I can just as well say, the sperm was first female before it joined with the ovum, therefore women are men first, then women.
And no, the male is Not:
"communal (Male and Female)" This is a total lie!
His cells are all Male, his sperm divides and become XY, or XX.
Once they join with the ovum, you get either male or female.
 

SA Huguenot

Well-Known Member
I dont see women as only feminine but they are potentially masculine. We may all be aware of the exceptions to the rule and even be able to perceive the exception in every individual known well to ourselves.
Never confuse feminininity and masculinity with gender.
To say that because a woman are of strong stature, she is more male than her counterparts, or because a man is more feminine he can now be considered a woman is ridicilous.
No, a woman can have a beard, and muscles, she will still be a woman.
A man can cut anything off, use hormones to grow breasts, he will still be a man.
Period.
 

sealchan

Well-Known Member
. . . All good points.

The framework I'm approaching this from comes from the realization that in sound Biblical interpretation, based on foundational Jewish and Christian biases (which accept the inerrancy of scripture . . . though no "interpretation" of scripture is inerrant), the actual, literal, text, is the truth of the matter such that all "interpretation" (and there is no meaning without interpretation) must find its power and legitimacy in its ability to makes the most sense of the literal meaning of the text.

In this sense, biology is the literal text of our material existence.
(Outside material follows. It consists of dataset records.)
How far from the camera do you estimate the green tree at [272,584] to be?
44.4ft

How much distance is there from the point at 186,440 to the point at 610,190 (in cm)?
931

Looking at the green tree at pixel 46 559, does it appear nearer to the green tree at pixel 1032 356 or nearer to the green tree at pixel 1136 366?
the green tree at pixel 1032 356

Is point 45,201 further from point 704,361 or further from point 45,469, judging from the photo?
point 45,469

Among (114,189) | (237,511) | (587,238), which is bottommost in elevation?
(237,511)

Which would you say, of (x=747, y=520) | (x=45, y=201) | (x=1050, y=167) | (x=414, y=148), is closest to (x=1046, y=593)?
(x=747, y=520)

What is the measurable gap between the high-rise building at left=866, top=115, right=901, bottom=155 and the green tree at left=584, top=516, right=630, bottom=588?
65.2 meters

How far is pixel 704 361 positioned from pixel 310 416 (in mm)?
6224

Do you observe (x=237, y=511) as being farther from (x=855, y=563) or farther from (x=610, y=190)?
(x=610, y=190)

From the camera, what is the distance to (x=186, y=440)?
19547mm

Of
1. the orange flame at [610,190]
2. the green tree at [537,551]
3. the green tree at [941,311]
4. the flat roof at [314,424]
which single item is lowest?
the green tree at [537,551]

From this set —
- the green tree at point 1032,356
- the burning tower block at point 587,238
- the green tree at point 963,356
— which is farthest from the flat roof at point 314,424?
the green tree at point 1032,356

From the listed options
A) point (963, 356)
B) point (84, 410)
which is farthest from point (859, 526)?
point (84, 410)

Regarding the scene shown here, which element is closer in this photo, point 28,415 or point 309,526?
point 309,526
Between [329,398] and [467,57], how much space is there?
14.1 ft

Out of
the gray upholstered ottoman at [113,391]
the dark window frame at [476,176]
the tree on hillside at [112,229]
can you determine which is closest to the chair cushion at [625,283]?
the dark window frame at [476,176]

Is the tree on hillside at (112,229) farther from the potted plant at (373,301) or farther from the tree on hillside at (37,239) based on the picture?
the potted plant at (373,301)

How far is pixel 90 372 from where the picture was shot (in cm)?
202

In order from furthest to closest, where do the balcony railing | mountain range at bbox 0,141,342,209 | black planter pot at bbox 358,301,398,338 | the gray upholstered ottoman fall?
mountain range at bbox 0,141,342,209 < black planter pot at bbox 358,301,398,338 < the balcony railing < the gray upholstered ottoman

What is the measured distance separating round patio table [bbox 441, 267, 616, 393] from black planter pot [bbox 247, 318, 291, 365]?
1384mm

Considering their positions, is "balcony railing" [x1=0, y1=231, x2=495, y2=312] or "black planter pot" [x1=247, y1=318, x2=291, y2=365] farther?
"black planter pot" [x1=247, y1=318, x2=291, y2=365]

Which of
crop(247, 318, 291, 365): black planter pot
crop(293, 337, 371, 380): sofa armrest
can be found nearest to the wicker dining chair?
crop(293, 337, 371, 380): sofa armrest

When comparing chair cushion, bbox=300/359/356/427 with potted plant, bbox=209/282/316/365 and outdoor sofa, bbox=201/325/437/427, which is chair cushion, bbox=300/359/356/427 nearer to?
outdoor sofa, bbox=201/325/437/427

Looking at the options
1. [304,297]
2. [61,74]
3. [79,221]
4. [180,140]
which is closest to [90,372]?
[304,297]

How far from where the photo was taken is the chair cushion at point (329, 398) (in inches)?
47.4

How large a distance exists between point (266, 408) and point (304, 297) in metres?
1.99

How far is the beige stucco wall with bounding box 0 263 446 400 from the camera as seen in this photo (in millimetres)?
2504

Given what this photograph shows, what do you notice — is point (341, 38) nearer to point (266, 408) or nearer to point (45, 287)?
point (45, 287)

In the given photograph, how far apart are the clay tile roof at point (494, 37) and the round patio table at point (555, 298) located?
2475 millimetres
Our bodies, and our genetic genesis are of a kind with the text of Genesis.

Our thoughts have a freedom, as all interpretation does, to feel, and see, and believe, in subjective ways, that free themselves from the literal biology, and the literal genetics, where our thoughts arise. But as in Biblical interpretation (where the interpretation that can justify itself, no matter how unorthodox, with the literal text most closely, without metaphorizing or allegorizing the literal, is the most true and powerful), so too in metaphysics, and psychology, the epistemology that can make sense of the literal biology and genetics, no matter how unorthodox it may seem, is most true, and most powerful.
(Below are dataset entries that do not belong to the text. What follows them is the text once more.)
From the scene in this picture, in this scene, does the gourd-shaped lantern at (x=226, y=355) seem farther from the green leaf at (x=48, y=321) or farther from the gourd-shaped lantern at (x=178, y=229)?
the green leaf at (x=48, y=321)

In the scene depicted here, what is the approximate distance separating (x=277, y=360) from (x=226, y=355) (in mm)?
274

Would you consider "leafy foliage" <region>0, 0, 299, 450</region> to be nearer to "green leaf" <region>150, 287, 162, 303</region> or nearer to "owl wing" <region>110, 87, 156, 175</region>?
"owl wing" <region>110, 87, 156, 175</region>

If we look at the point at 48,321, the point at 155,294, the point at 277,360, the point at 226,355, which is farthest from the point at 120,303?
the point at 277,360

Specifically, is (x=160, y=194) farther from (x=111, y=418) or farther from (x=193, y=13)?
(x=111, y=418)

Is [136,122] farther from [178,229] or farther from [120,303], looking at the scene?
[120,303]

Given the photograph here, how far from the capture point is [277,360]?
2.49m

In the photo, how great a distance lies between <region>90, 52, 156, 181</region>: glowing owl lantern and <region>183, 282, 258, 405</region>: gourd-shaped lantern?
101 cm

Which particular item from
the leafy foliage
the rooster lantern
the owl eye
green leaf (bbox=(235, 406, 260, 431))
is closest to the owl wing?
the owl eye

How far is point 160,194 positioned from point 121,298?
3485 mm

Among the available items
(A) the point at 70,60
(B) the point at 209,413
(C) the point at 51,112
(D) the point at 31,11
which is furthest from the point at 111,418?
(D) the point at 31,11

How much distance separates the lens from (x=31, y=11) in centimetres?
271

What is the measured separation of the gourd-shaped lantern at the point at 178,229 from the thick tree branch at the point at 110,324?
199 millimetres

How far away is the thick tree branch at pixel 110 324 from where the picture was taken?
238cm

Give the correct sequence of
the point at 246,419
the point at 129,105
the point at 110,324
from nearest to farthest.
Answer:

Which is to say your personal feelings and biases may be correct, but if they are, then there will be a way to justifying them without distorting the written word of our genetics and our biology.



John

In what context is Genesis literal? As an historical account? As an imaginal experience? As a story with psychological value or impact? Is its literalness found in our modern lives or in the minds of its authors and their contemporaneous audience?
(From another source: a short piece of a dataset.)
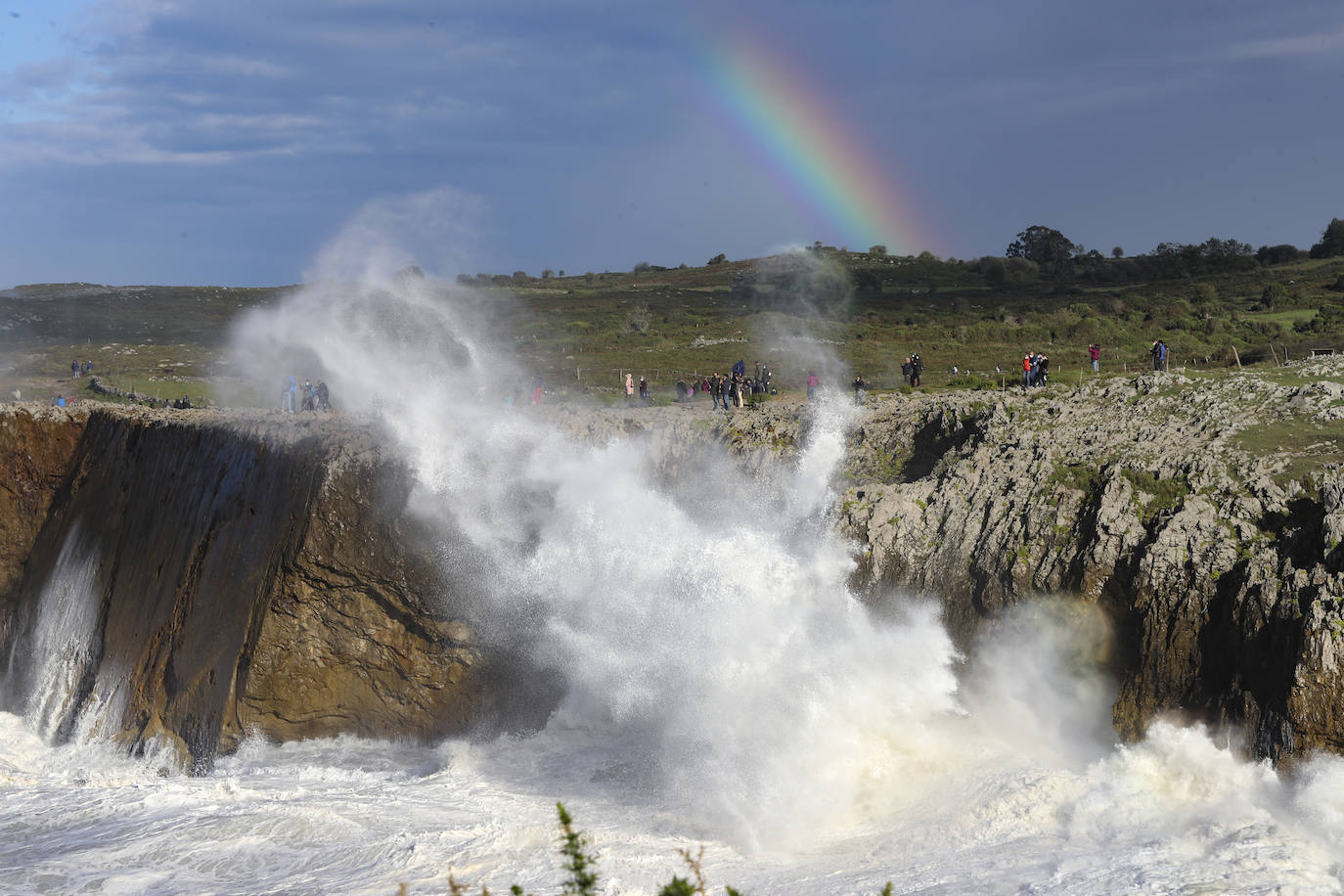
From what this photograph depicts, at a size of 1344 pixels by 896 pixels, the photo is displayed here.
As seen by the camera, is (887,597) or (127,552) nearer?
(887,597)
And what if Genesis is as much a mirror as it is a substance? Where lies its literalness but scattered across the knowledge and experience of every one who picks up the story and listens?
 

sealchan

Well-Known Member
Never confuse feminininity and masculinity with gender.
To say that because a woman are of strong stature, she is more male than her counterparts, or because a man is more feminine he can now be considered a woman is ridicilous.
No, a woman can have a beard, and muscles, she will still be a woman.
A man can cut anything off, use hormones to grow breasts, he will still be a man.
Period.

Indeed nothing in Creation/Nature is in essence perfectly other but is always a mixture of complimentary opposite qualities. Human perception and cognition is based on acts of discrimination as well as integration. To say anything at all we must divide up our reality into pieces even if we reunite them immediately thereafter.